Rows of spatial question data
────────────────────
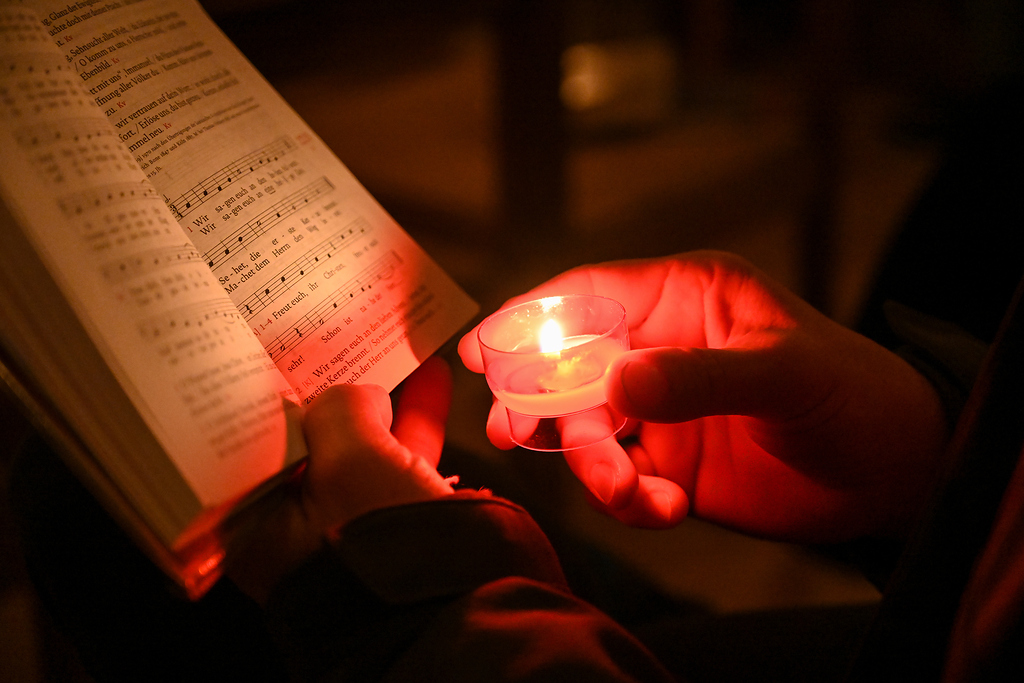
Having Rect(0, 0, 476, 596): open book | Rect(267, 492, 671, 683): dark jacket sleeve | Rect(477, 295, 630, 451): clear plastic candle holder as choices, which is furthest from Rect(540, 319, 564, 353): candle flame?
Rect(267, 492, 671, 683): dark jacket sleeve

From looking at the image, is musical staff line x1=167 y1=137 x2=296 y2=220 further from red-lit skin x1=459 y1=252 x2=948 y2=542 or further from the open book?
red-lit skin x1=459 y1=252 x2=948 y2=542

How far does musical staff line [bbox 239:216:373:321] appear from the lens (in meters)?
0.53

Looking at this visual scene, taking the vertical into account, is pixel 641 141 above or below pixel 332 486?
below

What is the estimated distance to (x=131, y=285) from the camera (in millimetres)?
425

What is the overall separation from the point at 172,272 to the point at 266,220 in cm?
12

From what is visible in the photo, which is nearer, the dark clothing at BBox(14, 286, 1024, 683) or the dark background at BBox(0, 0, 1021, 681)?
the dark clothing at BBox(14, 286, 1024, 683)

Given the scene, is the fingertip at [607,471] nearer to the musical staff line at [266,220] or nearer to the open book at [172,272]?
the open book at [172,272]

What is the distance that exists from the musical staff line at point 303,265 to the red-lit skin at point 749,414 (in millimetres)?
────────────────────
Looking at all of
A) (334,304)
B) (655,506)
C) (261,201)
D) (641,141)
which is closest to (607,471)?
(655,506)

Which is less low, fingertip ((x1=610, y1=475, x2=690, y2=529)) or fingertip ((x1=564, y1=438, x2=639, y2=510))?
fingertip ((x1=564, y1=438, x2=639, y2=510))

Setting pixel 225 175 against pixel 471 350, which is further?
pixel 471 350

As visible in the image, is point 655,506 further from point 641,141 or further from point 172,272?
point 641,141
────────────────────
**PROBLEM TO SOLVE**
Copy verbatim the stretch of the data above, from the line containing "How far does" through the line containing "What is the distance".

**RESPONSE TO THIS EXERCISE**
How far does musical staff line [bbox 239:216:373:321] appear from the lens (in meters)?
0.53

Looking at this visual scene, taking the vertical into account, is pixel 641 141 above or below pixel 332 486?
below

What is the estimated distance to (x=131, y=285) from the camera (in millimetres)?
425

What is the overall separation from the point at 172,272 to the point at 266,220 in cm?
12

From what is visible in the photo, which is nearer, the dark clothing at BBox(14, 286, 1024, 683) or the dark background at BBox(0, 0, 1021, 681)?
the dark clothing at BBox(14, 286, 1024, 683)

Given the scene, is the fingertip at [607,471] nearer to the musical staff line at [266,220] or nearer to the open book at [172,272]?
the open book at [172,272]

What is the distance that exists from the musical staff line at point 303,265 to the red-lit skin at point 749,414 (in millimetres)?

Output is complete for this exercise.